Say the word Ireland and immediately images of clovers, dancing jigs and leprechauns come to mind. Of course I won't even begin to dispute those images - they're all true. However drunkeness seems to be the true common unifying element of the Irish life. Never before have I seen so many people completely inebriated by alcohol getting off a plane. People stumbling everywhere, carrying each other, one guy being sick in the toilet - and it was only a 45 minute flight!

Going back to the previous points, if there is one harsh truth the Irish have embraced as a necessary evil of drinking it's the "better out than in" principle. Dublin is laced with more random acts of regurgitation on the city footpaths, gardens, roads than any other city in the world I think - and it all seems perfectly normal! Funnily enough Dublin is actually called Baile Átha Cliath in Irish - meaning Town of the Hurdled Ford. Ford's are very popular cars here and the operative word there is hurdled. Surely not quite the original meaning but still partially poignant to this day.

Only after a few hours you become immediately infected by the Irish way and find yourself heading inexorably for a pub. And for some reason, regardless of what you actually would like to order you somehow always end up ordering pints of Guiness at the last moment. Before you know it you are filled with Irish cheer and warmth to ready you for whatever comes.

Dublin houses the impressive Trinity College - a very charming academic institution that dates way back with alumni list that includes none other than Bram Stoker, who while in Ireland, went on to write the Romanian legend of Dracula. Whilst enjoying a leisurely stroll through the campus, there were some young lads practicing drills for Gaelic Football. In case you don't know, Gaelic Football is probably the closest thing in the world to Australian Rules Football back at home. Only they use a round ball, a different field and they don't play with a lager and meat pie in one hand like our lads do.

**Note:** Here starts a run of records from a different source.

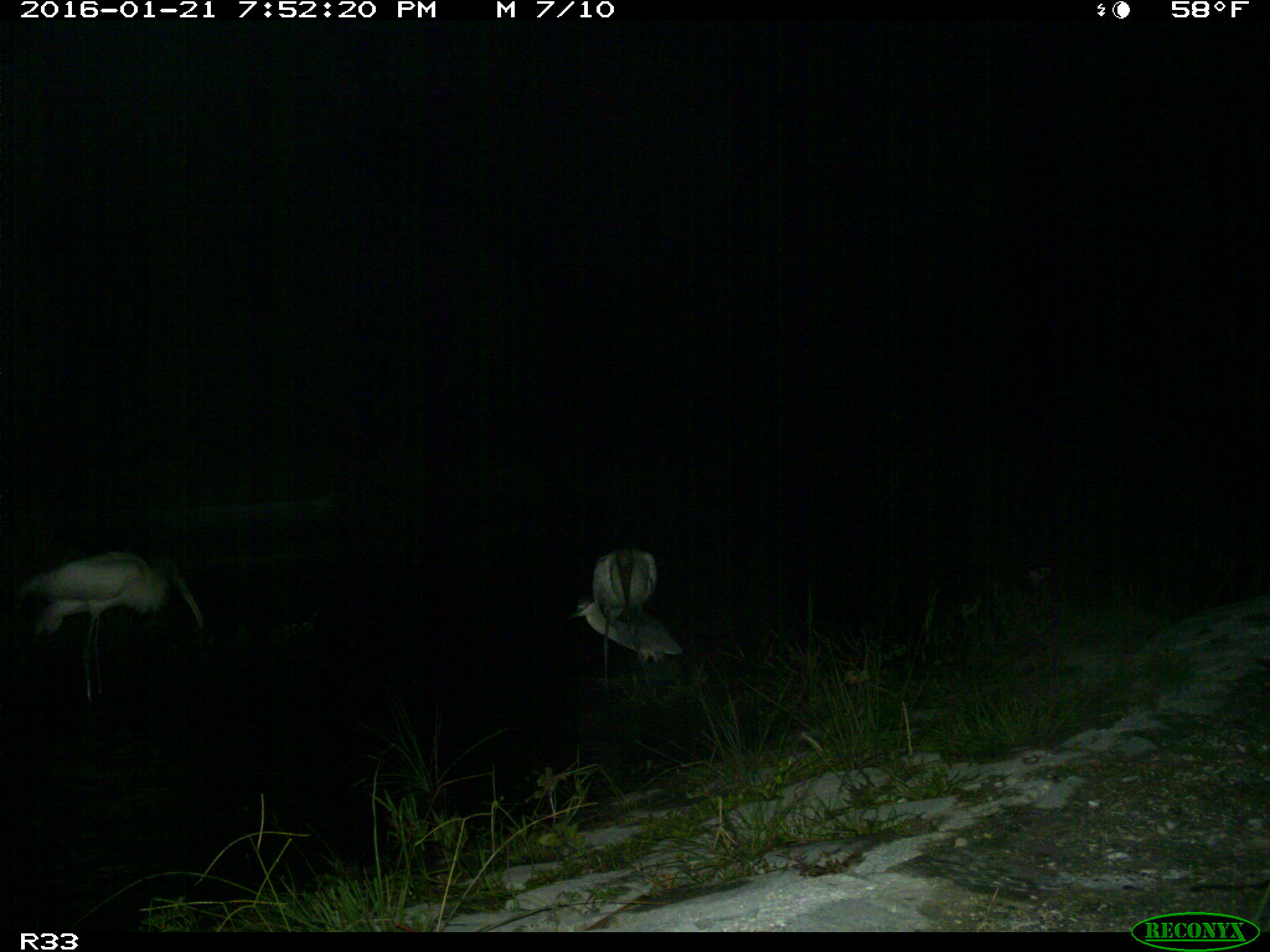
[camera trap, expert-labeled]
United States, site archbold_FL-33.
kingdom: Animalia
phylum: Chordata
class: Aves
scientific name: Aves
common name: birds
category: unidentified bird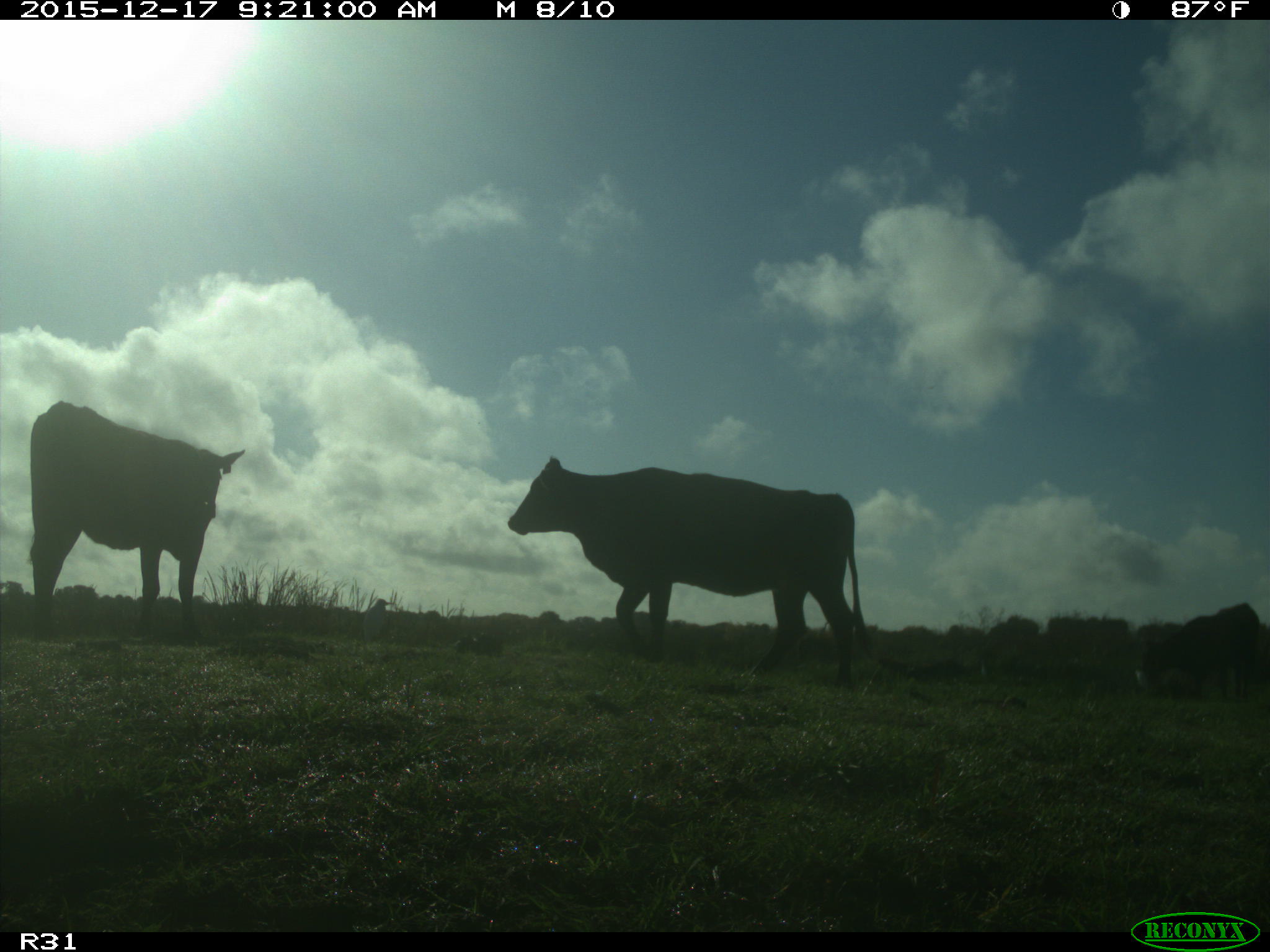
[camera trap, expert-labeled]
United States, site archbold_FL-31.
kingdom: Animalia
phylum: Chordata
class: Mammalia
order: Artiodactyla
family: Bovidae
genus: Bos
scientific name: Bos taurus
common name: domestic cow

The weather was quite nice (two digits IS nice), so a trip to the sea side was in order. Quaint little houses awaited us nestled at the base of cliffs, cute lighthouses and a resident seal who poked out of the harbour to show his belly full of Guiness. All and all t'was a lovely day and that night we all decided to stop for a cup of tea, however we were lured into a bar and somehow ended up drinking Guiness again. Hmmm. We were all becoming more and more Irish by the second.

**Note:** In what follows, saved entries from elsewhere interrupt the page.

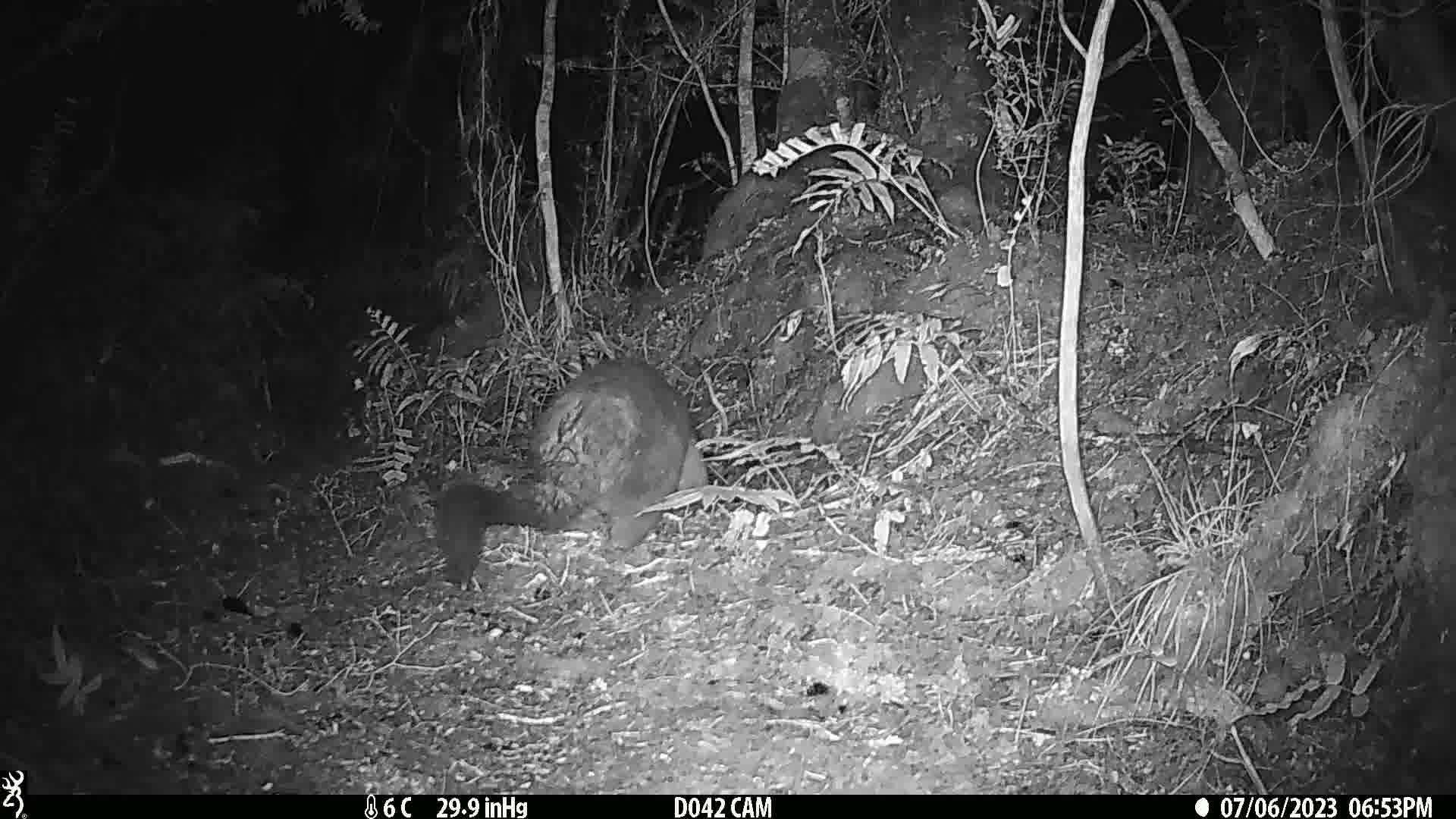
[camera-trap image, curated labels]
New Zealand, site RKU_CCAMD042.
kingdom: Animalia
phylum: Chordata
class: Mammalia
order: Diprotodontia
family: Phalangeridae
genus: Trichosurus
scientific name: Trichosurus vulpecula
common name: common brushtail possum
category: possum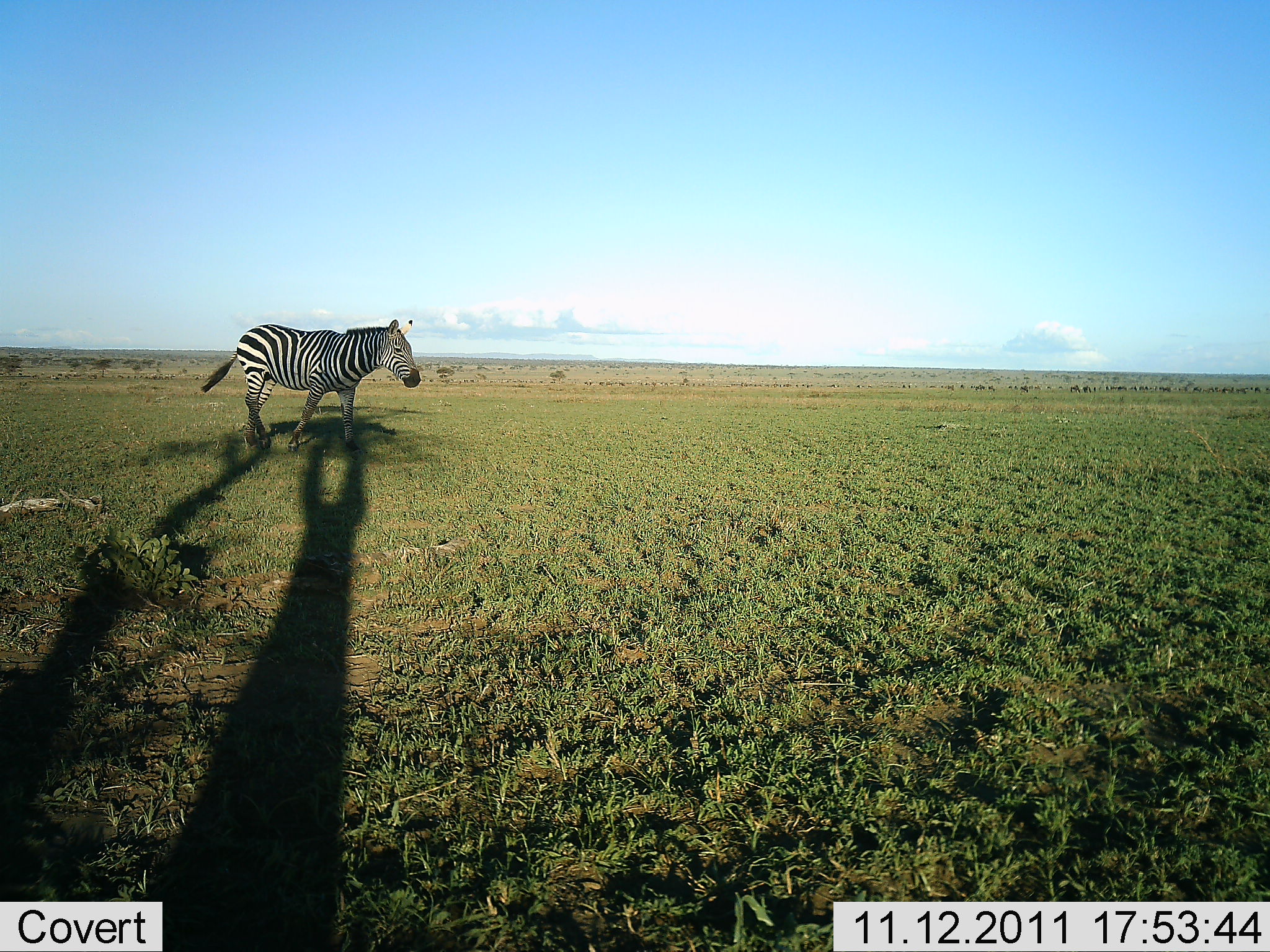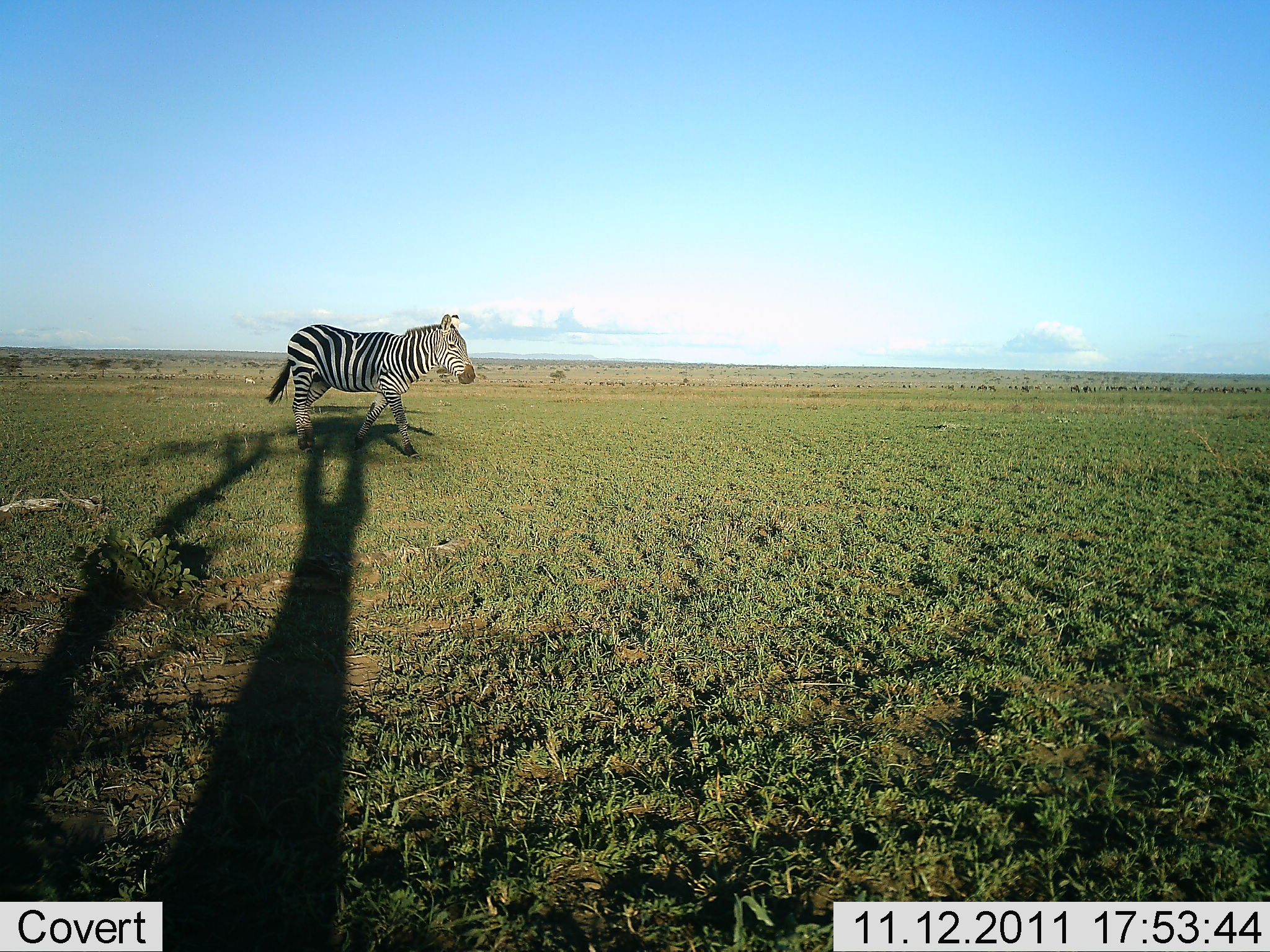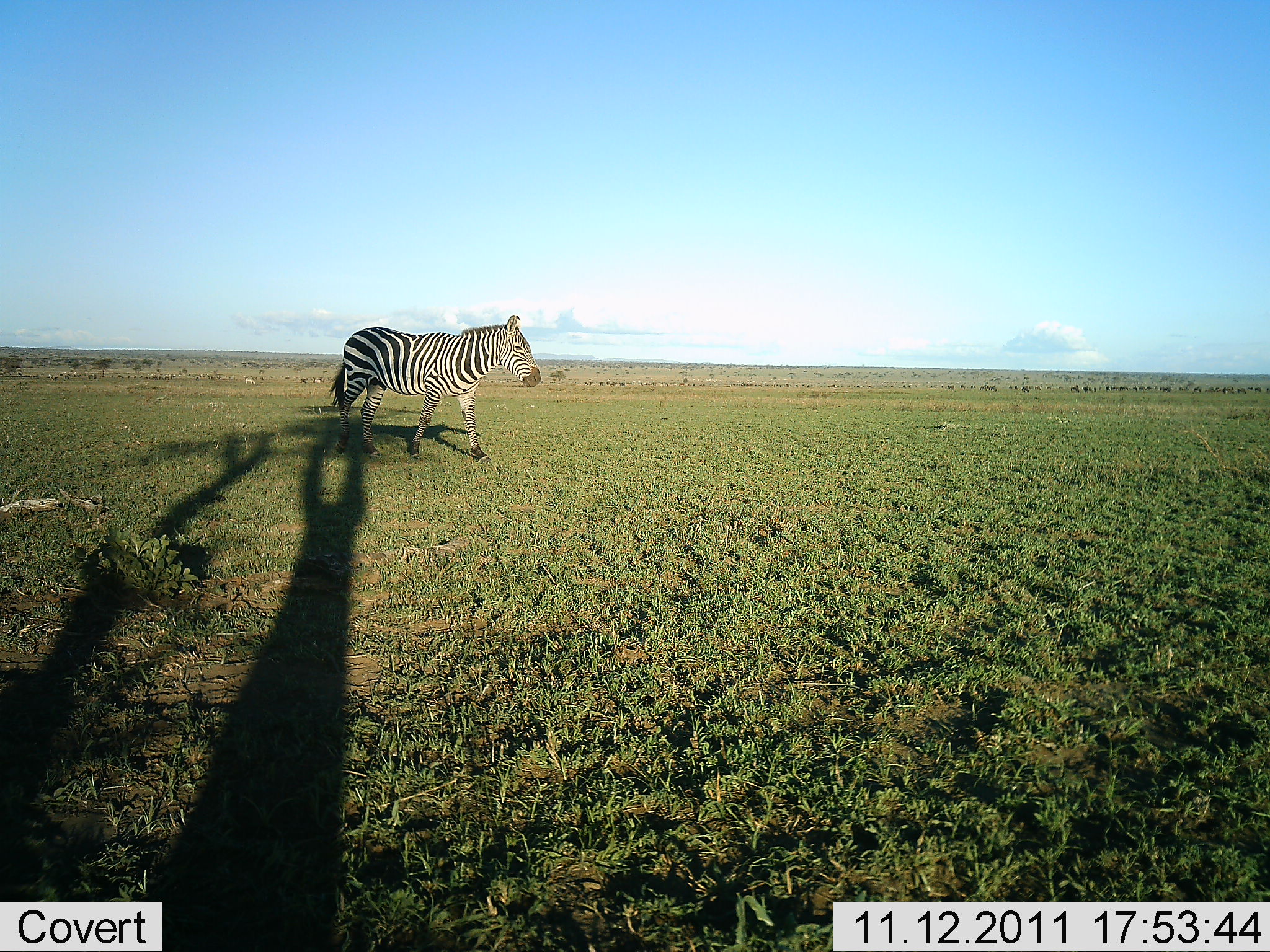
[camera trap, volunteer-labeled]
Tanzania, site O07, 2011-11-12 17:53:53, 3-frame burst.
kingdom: Animalia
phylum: Chordata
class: Mammalia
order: Perissodactyla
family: Equidae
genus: Equus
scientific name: Equus quagga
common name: plains zebra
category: zebra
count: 1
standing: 9%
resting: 0%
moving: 100%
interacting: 0%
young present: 0%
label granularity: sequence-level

Later that night I realised that the city, if not the whole country, was in the grip of some evil conspiracy. That everywhere you turn you are being coerced into drinking Guiness. Logically the only way to find out if this theory was true was to head straight to the source the next day - the Guiness brewery. From the outside it had big branded gates that drew parallels to a certain Mr Wonka's chocolate factory and there were rumours of a giant 'Guiness pipe' which went under the sea to England. The plot thickened.

The tour inevitably leads to a sampling section. Essentially you had to ask yourself "would Arthur Guiness be happy with the Guiness your sampling?". That was a very difficult question that required LOTS of sampling to come to a clear and decisive answer. Sadly, the more sampling partaken, the less decisive the results and the more the shnozberries tasted like shnozberries.

Comfortingly enough the brewery did have a elevator running up all 7 floors through the centre of the building and although it didn't burst OUT of the roof into the clouds driven by a slightly crazed Gene Wilder, it did emerge at a glass walled bar on the roof where yet more "Irish wine" was being poured profusely. The Guiness Factory had defeated me, I came seeking answers to conspiracy theories but all that was found was drunkeness.

It was a great tour but I do remember a local explaining with some authority that "it's a luhvely place, bet it's the warest feckin pint o' the black stooff you'll uhver feckin hafe'.

Say it as you read it and you should be speaking Irish tongue in no time ... to be sure, to be sure.